บทคัดย่องานวิจัย

Development of vanillin/chitosan/methylcellulose film for fresh-cut fruit

J. Sangsuwan, N. Rattanapanone, B. R. Harte and P. Rachtanapun

Abstracts Book, 6th International Postharvest symposium, 8-12 April 2009, Antalya, Turkey. 256 pages.

2009

บทคัดย่อ

Development of vanillin/chitosan/methylcellulose film for fresh-cut fruit

 

Films were developed from mixtures of chitosan and methylcellulose (1.5:0.5, 1.5: 1.0, 2.0:0.5 and 2.0:1.0). The chitosan/methylcellulose film (ratio 1.5:0.5) had the best elongation and equal tensile strength. Chitosan/methylcellulose based films incorporating vanillin as an antimicrobial agent and polyethylene glycol 400 (PEG) as plasticizer were developed in this study. Their effects on microbial growth and fruit quality were investigated during storage at 10°C compared with commercial stretch film. Fresh-cut fruit without any film wrapping served as control. Chitosan/methylcellulose film and vanillin film had an inhibitory effect against Escherichia coli on fresh-cut cantaloupe. The chitosan/methylcellulose film rapidly reduced the number of Saccharomyces cerevisiae yeast inoculated on cantaloupe and pineapple. Vanillin film was more efficient than chitosan/methylcellulose in reducing the number of yeast, which decreased by 4 logs on fresh-cut pineapple after 6 days storage. Vanillin film increased the intensity of the yellow color of the pineapple.
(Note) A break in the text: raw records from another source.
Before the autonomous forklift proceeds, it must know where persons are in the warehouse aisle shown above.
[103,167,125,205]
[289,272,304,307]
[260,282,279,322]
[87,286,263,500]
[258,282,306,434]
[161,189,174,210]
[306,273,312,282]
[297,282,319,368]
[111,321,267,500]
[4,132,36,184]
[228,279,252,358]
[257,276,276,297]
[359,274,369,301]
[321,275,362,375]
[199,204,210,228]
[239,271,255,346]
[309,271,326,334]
Cantaloupe wrapped with the vanillin film had a lower respiration rate and ethanol content than the control and that wrapped with stretch film. The stretch film maintained the moisture content in fresh-cut fruit better than other treatments. The vanillin film reduced the ascorbic acid content of the pineapple. After 12 days storage, ascorbic acid in pineapple wrapped with vanillin film was only 10% of its initial concentration. Vanillin film had an adverse effect on sensory properties while the sensory scores of fruit wrapped with chitosan/methylcellulose film were acceptable.